ESG Reasoning Research Assistant

AI assistant for working on the ESG reasoning and green finance research project. This skill helps with experiment setup, evaluation, result interpretation, and documentation for DSPy prompt optimization research on the MMESGBench dataset.

Project Context

**Research Question**: Can DSPy prompt optimization match or exceed traditional fine-tuning (LoRA + RL) on ESG question answering with lower compute and fewer labels?

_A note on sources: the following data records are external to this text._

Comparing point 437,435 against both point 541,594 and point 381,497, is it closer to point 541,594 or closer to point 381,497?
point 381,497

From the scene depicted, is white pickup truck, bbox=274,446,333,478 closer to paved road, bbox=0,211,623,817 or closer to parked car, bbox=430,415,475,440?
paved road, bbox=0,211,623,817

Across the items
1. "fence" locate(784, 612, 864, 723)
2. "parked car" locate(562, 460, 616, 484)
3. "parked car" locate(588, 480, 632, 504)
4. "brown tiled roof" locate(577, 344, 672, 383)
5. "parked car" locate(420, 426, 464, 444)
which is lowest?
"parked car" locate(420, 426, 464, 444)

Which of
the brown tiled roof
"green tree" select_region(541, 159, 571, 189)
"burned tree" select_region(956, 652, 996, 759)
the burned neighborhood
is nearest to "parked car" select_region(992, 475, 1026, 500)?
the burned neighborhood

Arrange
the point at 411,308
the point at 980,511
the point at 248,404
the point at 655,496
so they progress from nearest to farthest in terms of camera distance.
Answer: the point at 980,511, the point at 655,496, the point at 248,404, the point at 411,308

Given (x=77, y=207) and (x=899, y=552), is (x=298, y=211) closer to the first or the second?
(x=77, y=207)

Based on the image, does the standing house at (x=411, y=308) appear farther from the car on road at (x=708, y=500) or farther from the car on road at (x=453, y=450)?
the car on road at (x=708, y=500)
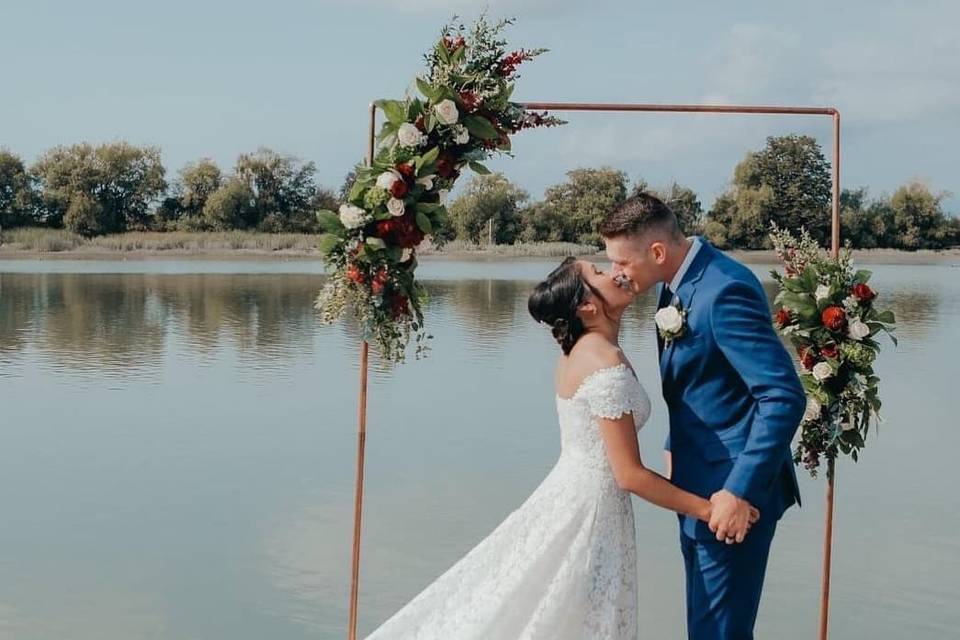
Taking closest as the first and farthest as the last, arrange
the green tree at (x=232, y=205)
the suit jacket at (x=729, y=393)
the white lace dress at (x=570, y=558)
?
1. the suit jacket at (x=729, y=393)
2. the white lace dress at (x=570, y=558)
3. the green tree at (x=232, y=205)

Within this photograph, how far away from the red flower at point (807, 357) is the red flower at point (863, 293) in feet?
0.89

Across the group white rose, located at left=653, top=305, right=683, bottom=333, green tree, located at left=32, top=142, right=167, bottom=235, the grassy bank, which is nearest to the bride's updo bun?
white rose, located at left=653, top=305, right=683, bottom=333

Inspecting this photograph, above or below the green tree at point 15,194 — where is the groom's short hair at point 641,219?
below

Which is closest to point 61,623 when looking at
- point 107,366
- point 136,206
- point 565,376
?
point 565,376

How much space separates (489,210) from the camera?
15.1 metres

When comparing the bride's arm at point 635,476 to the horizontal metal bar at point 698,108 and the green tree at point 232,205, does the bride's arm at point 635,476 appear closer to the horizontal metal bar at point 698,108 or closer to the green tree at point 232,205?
the horizontal metal bar at point 698,108

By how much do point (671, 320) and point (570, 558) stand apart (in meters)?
0.84

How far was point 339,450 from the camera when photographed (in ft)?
29.1

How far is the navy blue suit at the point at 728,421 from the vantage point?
10.6 ft

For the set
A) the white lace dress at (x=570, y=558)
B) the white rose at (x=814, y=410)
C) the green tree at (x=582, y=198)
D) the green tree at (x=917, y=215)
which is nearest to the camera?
the white lace dress at (x=570, y=558)

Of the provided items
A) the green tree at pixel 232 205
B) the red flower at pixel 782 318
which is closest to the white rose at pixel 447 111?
the red flower at pixel 782 318

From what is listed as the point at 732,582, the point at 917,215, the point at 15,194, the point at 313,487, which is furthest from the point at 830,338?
the point at 15,194

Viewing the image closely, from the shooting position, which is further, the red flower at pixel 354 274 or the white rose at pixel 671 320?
the red flower at pixel 354 274

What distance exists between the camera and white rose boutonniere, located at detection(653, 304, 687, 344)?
3361 millimetres
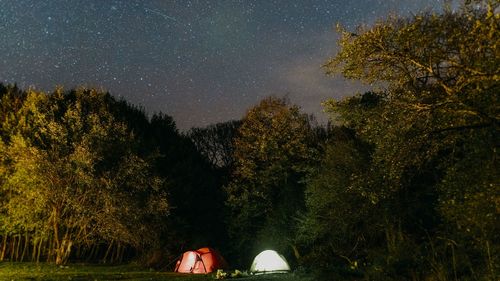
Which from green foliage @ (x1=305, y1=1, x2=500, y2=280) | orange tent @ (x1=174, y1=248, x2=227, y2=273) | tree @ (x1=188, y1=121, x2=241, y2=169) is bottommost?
orange tent @ (x1=174, y1=248, x2=227, y2=273)

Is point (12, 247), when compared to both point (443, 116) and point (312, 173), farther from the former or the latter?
point (443, 116)

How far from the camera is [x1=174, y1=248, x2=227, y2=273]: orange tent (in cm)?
3375

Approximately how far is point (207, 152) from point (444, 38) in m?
46.5

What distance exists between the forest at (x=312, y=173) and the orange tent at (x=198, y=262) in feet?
7.26

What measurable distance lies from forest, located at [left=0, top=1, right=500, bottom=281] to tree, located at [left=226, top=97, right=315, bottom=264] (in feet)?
0.42

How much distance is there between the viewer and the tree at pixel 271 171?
38812 mm

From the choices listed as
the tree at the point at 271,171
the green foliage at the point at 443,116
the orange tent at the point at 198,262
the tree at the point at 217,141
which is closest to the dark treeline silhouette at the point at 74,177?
the orange tent at the point at 198,262

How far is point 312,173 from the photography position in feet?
118

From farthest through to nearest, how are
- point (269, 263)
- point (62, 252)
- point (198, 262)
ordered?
point (62, 252), point (198, 262), point (269, 263)

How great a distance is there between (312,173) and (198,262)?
10232 mm

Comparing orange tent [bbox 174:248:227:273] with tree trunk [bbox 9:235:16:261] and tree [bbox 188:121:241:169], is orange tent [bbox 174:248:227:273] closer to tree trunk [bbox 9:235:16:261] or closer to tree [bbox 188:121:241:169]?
tree trunk [bbox 9:235:16:261]

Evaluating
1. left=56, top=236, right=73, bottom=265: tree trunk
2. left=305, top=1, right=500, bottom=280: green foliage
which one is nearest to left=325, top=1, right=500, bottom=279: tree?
left=305, top=1, right=500, bottom=280: green foliage

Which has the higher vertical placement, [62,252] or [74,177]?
[74,177]

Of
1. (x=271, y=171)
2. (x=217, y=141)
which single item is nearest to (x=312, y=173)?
(x=271, y=171)
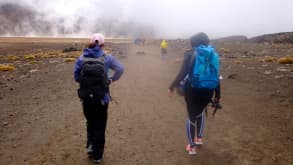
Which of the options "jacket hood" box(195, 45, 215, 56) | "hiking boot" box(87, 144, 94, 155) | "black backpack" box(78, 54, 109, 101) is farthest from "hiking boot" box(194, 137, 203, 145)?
"black backpack" box(78, 54, 109, 101)

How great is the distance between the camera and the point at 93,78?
516cm

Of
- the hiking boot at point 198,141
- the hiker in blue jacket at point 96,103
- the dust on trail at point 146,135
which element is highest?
the hiker in blue jacket at point 96,103

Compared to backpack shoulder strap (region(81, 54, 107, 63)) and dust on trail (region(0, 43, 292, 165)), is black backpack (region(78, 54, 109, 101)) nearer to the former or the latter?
backpack shoulder strap (region(81, 54, 107, 63))

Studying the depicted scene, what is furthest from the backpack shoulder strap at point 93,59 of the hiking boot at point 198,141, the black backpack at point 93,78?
the hiking boot at point 198,141

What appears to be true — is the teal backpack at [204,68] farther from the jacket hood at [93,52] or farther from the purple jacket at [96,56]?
the jacket hood at [93,52]

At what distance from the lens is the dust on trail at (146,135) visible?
6.04 m

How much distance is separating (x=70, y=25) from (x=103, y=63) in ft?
616

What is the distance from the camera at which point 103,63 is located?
5227 mm

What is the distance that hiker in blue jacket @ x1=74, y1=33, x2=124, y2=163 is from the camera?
5.30 metres

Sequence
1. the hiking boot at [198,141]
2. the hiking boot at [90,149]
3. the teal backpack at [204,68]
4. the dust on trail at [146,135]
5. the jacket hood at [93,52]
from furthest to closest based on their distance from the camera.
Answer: the hiking boot at [198,141]
the dust on trail at [146,135]
the hiking boot at [90,149]
the teal backpack at [204,68]
the jacket hood at [93,52]

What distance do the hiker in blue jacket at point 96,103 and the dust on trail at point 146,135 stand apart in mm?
336

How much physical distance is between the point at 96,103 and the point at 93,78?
42 cm

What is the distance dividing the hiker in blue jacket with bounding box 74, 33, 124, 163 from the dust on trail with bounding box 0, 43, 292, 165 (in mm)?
336

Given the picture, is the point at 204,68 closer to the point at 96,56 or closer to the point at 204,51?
the point at 204,51
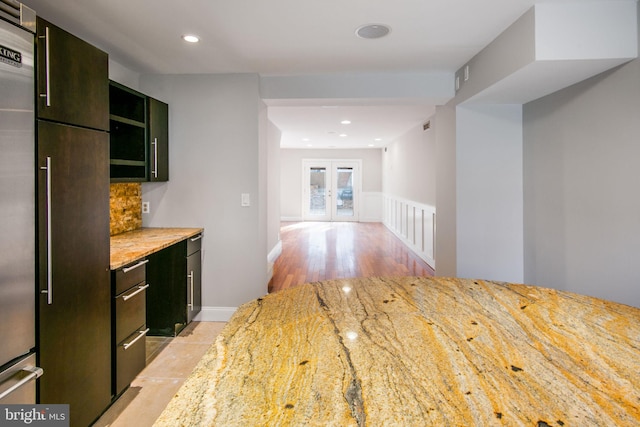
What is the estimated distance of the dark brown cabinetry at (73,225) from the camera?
1.66 m

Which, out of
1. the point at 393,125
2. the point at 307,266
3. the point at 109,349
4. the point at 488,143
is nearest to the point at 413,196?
the point at 393,125

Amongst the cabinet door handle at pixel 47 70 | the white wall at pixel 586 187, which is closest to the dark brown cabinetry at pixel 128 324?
the cabinet door handle at pixel 47 70

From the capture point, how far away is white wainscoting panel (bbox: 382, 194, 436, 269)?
5.79m

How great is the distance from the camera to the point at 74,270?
6.09 feet

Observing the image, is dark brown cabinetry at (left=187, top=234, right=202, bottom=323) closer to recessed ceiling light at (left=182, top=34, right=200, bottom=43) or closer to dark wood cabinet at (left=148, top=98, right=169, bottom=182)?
dark wood cabinet at (left=148, top=98, right=169, bottom=182)

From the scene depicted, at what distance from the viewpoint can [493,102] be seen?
3.34 metres

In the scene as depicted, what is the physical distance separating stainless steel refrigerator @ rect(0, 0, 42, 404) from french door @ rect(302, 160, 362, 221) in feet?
34.1

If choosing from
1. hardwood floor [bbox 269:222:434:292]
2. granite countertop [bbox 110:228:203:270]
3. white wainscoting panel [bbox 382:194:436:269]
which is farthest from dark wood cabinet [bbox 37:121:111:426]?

**Dataset**: MMESGBench - 933 ESG question-answer pairs from 45 corporate ESG reports

**Architecture**: PostgreSQL + pgvector retrieval → DSPy ChainOfThought reasoning → Structured answer extraction

**Key Models**: qwen-max, qwen2.5-7b-instruct with text-embedding-v4

Instructions

1. Initial Project Orientation

When starting work on this project:

1. **Read core documentation in order**:

- README.md - Current status and quick overview

- RESEARCH_FINDINGS.md - Complete analysis and recommendations

- CHANGELOG.md - Historical log of all work

- DEV_SET_ERROR_ANALYSIS.md - Error patterns by format type

2. **Verify authoritative data sources**:

- Data splits: Use ONLY `dspy_implementation/data_splits/` (train_186.json, dev_93.json, test_654.json)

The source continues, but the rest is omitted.